Как возможно поверить, что демидовская Медея, строгая, разумная, аккуратная, лишенная чего бы то ни было хаотического, с интонациями, кажется, выверенными по секундомеру, зарезала своих детей в безумии ревности? Невозможно, но мы и не должны ей верить, мы должны созерцать, созерцать легкие и холодные тени возвышенного страдания, чьи мотивы на самом деле утаены, спрятаны, и ключ нам не вручен. Стыдливость дисциплинированного, «космического» человека не позволяет актрисе ввергнуться в хаос чистой лирики и рассказать откровенно, что терзает ее героиню, но и мы в таком случае теряемся в догадках: свидетелями чего же нам случилось быть?

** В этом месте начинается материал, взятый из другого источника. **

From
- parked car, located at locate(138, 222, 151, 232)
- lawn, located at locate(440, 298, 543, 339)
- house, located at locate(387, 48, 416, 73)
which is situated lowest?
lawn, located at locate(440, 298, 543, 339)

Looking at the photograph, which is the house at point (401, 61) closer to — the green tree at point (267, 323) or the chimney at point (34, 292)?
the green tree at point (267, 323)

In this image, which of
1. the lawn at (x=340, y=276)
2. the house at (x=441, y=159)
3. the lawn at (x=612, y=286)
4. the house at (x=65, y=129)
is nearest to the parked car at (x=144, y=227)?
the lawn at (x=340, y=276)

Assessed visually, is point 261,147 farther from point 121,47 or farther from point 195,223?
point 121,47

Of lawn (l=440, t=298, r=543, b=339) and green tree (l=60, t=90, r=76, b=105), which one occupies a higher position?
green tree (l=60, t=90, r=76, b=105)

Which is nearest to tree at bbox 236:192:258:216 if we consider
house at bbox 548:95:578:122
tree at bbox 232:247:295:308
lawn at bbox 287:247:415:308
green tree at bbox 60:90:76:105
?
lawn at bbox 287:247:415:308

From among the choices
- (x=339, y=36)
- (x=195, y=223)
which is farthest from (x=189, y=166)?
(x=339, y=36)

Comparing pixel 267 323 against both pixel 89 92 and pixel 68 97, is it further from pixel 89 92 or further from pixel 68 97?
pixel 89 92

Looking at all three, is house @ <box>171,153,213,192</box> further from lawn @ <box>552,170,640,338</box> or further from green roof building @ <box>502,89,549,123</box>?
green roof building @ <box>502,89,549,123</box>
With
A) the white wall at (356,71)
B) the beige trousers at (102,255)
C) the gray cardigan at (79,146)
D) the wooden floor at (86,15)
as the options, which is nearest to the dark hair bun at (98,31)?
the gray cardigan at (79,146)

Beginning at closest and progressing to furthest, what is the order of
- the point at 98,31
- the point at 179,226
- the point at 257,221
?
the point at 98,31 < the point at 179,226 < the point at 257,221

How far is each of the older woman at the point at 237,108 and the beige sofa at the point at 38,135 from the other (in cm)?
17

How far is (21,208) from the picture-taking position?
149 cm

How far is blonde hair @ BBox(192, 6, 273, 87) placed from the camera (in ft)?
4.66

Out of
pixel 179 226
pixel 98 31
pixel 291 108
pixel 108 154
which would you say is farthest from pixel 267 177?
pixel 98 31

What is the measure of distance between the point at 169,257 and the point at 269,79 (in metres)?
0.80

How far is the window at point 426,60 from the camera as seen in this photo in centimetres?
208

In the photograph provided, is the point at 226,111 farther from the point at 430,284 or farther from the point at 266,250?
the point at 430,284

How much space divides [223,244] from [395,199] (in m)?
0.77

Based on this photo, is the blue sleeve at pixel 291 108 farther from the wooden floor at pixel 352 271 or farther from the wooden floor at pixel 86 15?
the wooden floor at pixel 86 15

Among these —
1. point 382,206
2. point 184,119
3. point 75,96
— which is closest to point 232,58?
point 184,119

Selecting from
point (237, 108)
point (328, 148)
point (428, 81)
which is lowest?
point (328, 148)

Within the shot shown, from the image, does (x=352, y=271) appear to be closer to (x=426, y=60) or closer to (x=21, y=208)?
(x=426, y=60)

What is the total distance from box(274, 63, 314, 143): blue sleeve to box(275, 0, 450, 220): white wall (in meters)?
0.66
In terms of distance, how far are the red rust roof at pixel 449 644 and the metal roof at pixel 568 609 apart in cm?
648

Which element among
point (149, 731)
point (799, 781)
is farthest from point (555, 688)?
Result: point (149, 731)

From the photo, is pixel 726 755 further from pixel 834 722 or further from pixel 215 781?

И невольно думаешь о том, что трагическое пронизывает жизнь, как кровеносные сосуды плоть, оно просвечивает, угадывается, прощупывается, иногда больно и резко обнажается, но оно неотделимо, неотъемлемо, невычленимо из жизни. Можно расставить на пустой сцене черные фигуры в эффектной мизансцене, и они будут часами говорить о любви и смерти, и трагического в этом не будет ни на грош.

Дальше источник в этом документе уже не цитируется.